Mais ou menos no final da aula, a instrutora (uma jovem e inteligente bibliotecária) admitiu que, como ainda tínhamos algum tempo livre, queria nos mostrar "uma coisa interessante". Acessando o domínio do Portal da Pesquisa, ela começou a listar na nossa frente dezenas de títulos nacionais do campo da literatura clássica: "E isso aqui", ela disse, rolando a tela do computador em que aparecia uma miríade de links, "isso aqui nos permite ter acesso a grandes obras nacionais, aquelas que vocês leram no Ensino Médio, como Iracema, Dom Casmurro e O cortiço". Vi nomes como Graciliano Ramos, Guimarães Rosa e João do Rio.

Atrás de mim, uma menina resmungou: "Argh!"

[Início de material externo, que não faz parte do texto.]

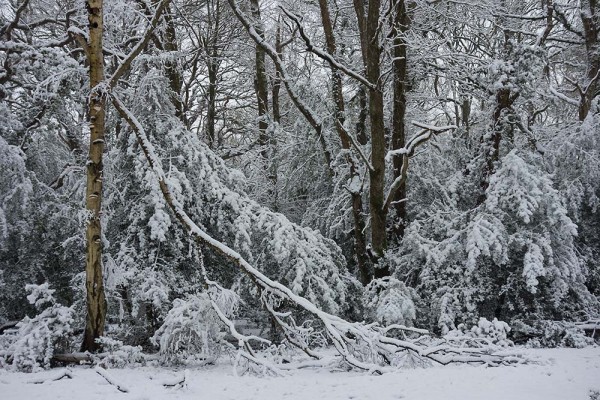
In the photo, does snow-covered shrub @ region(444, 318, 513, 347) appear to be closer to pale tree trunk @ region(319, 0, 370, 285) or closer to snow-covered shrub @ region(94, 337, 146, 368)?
pale tree trunk @ region(319, 0, 370, 285)

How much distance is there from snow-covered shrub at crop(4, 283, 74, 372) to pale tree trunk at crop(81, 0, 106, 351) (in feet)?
0.95

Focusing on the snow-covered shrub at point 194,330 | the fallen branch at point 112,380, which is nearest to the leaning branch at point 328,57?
the snow-covered shrub at point 194,330

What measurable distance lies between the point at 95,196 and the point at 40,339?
6.26ft

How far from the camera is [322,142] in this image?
32.8 feet

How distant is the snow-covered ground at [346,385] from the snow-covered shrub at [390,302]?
1689mm

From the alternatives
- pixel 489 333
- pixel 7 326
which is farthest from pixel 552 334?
pixel 7 326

Não tive como deixar de pensar que isso resume como a maioria das nossas escolas, ao invés de incentivarem o gosto pela leitura nacional consagrada, só tornam as coisas mais difíceis. Entendo que, quando os tempos mudam, mudam-se os gostos, e é no mínimo ingenuidade querer que os jovens de hoje apreciem e se deleitem com livros que foram escritos há um século, obras românticas que possuem linguagem arrastada, floreada e de difícil compreensão. Não é a idéia certa querer que louvem Machado de Assis ou José de Alencar. Não.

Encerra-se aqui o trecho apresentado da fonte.